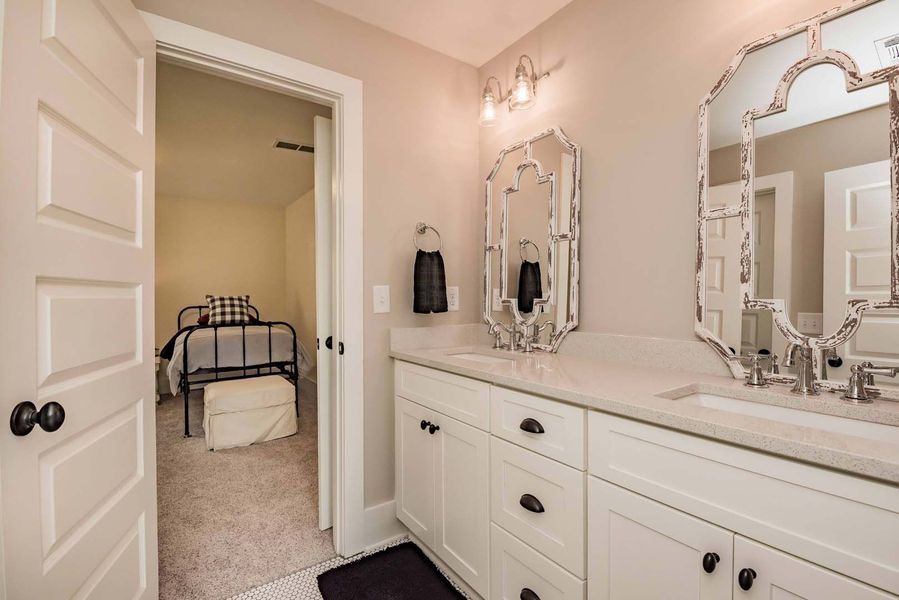 Bathroom with white vanity, ornate mirrors, and doorway to a bedroom with a bed.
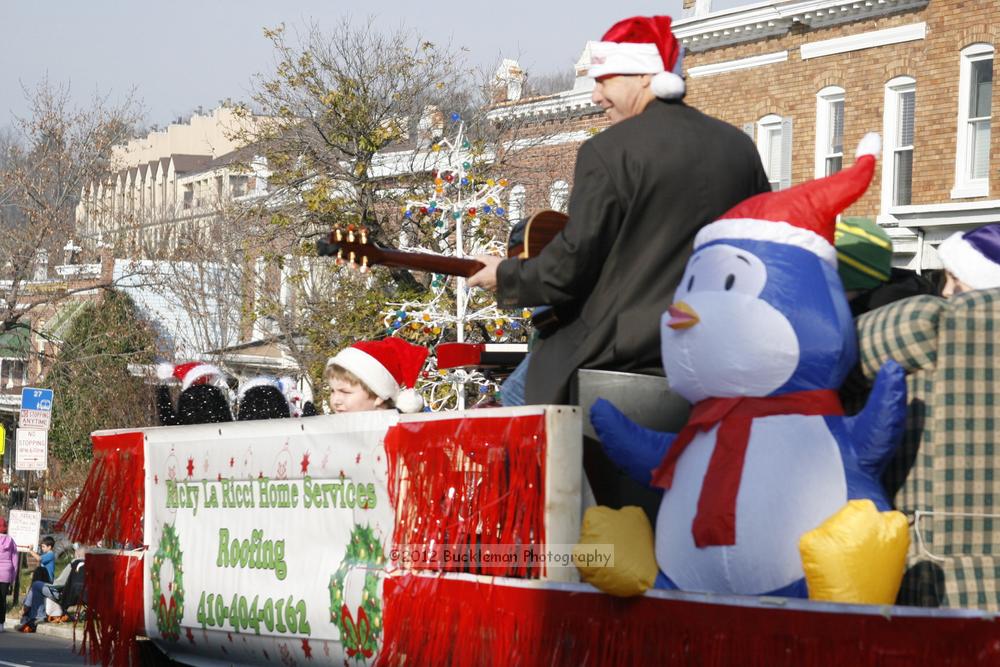 40th Annual Mayors Christmas Parade 2012\nPhotography by: Buckleman Photography\nall images ©2012 Buckleman Photography\nThe images displayed here are of low resolution;\nReprints available,  please contact us: \ngerard@bucklemanphotography.com\n410.608.7990\nbucklemanphotography.com\nFile Number - 2313.jpg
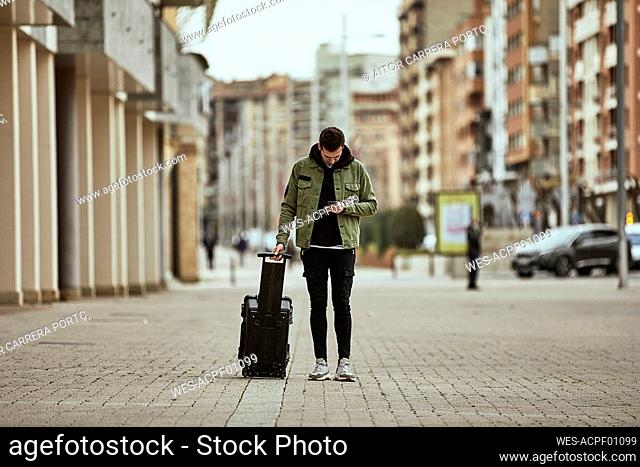 Young man with suitcase looking at mobile phone while standing on footpath in city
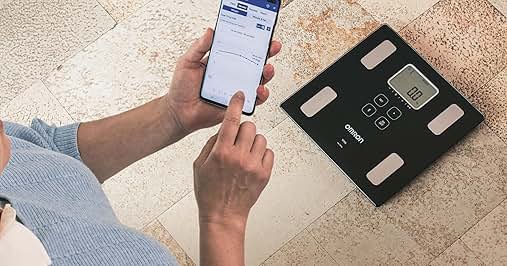 Manos que sostienen el teléfono inteligente junto a una báscula corporal digital sobre un suelo de baldosas. La báscula tiene una pantalla digital y varios sensores visibles en su superficie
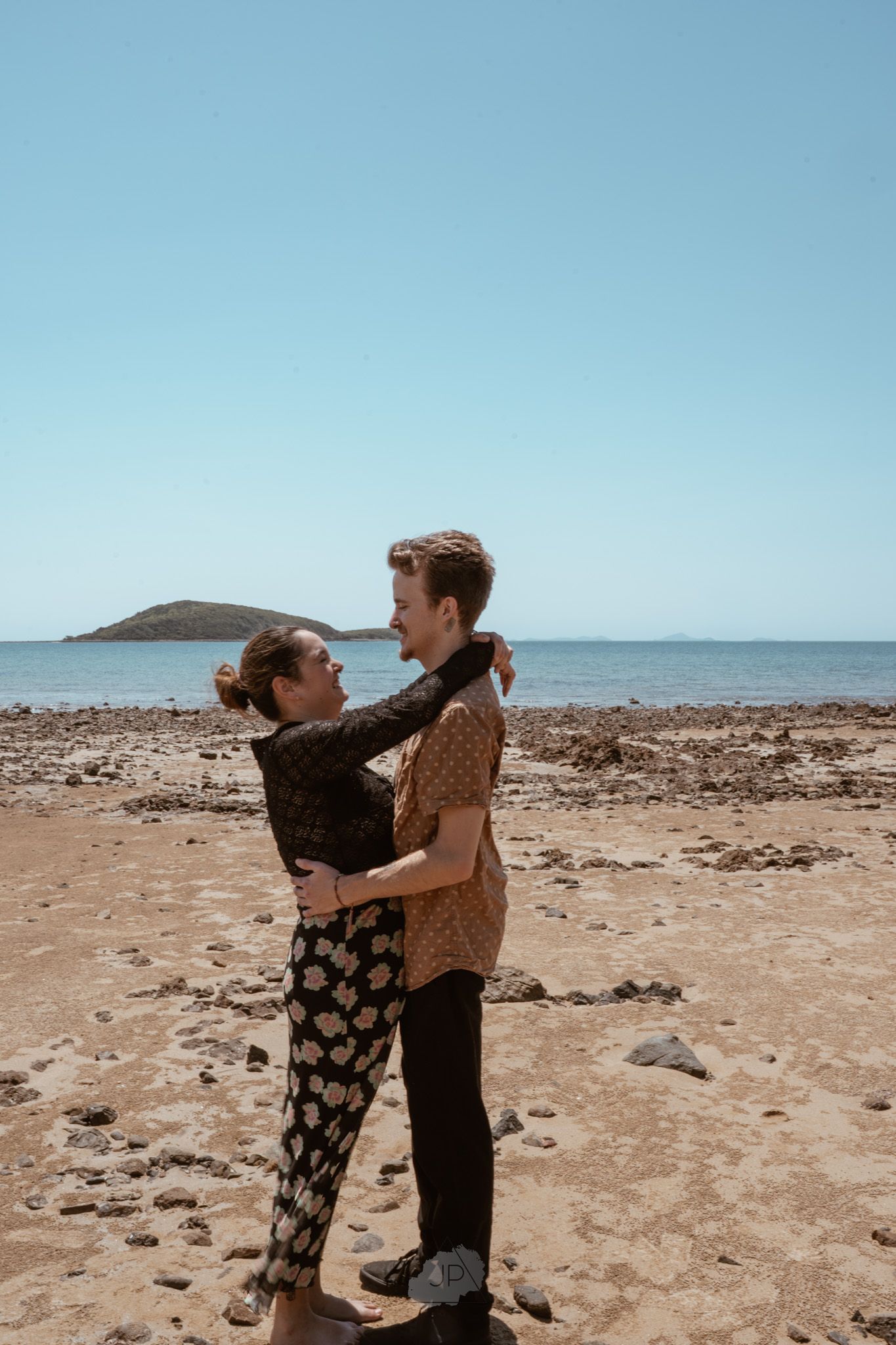 Two figures playfully interact on a barren rocky shore with ocean and mountains visible in the background.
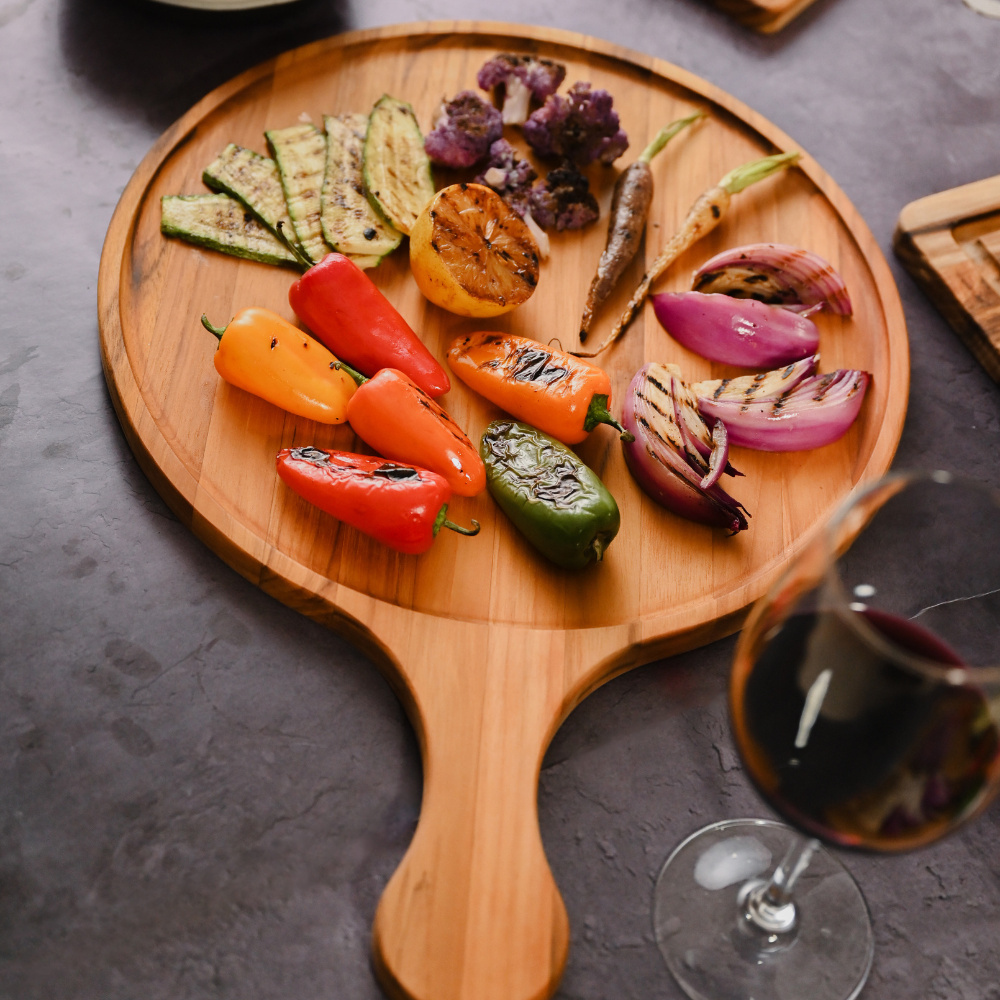 Round teakwood paddle board featuring grilled vegetables and colorful peppers on a dark, textured table.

Task details ::
Restate word for word only the lines from where the entries begin through the one with "Young man with"; omit the pictures.

Answer below ::
 Bathroom with white vanity, ornate mirrors, and doorway to a bedroom with a bed.
 40th Annual Mayors Christmas Parade 2012\nPhotography by: Buckleman Photography\nall images ©2012 Buckleman Photography\nThe images displayed here are of low resolution;\nReprints available,  please contact us: \ngerard@bucklemanphotography.com\n410.608.7990\nbucklemanphotography.com\nFile Number - 2313.jpg
 Young man with suitcase looking at mobile phone while standing on footpath in city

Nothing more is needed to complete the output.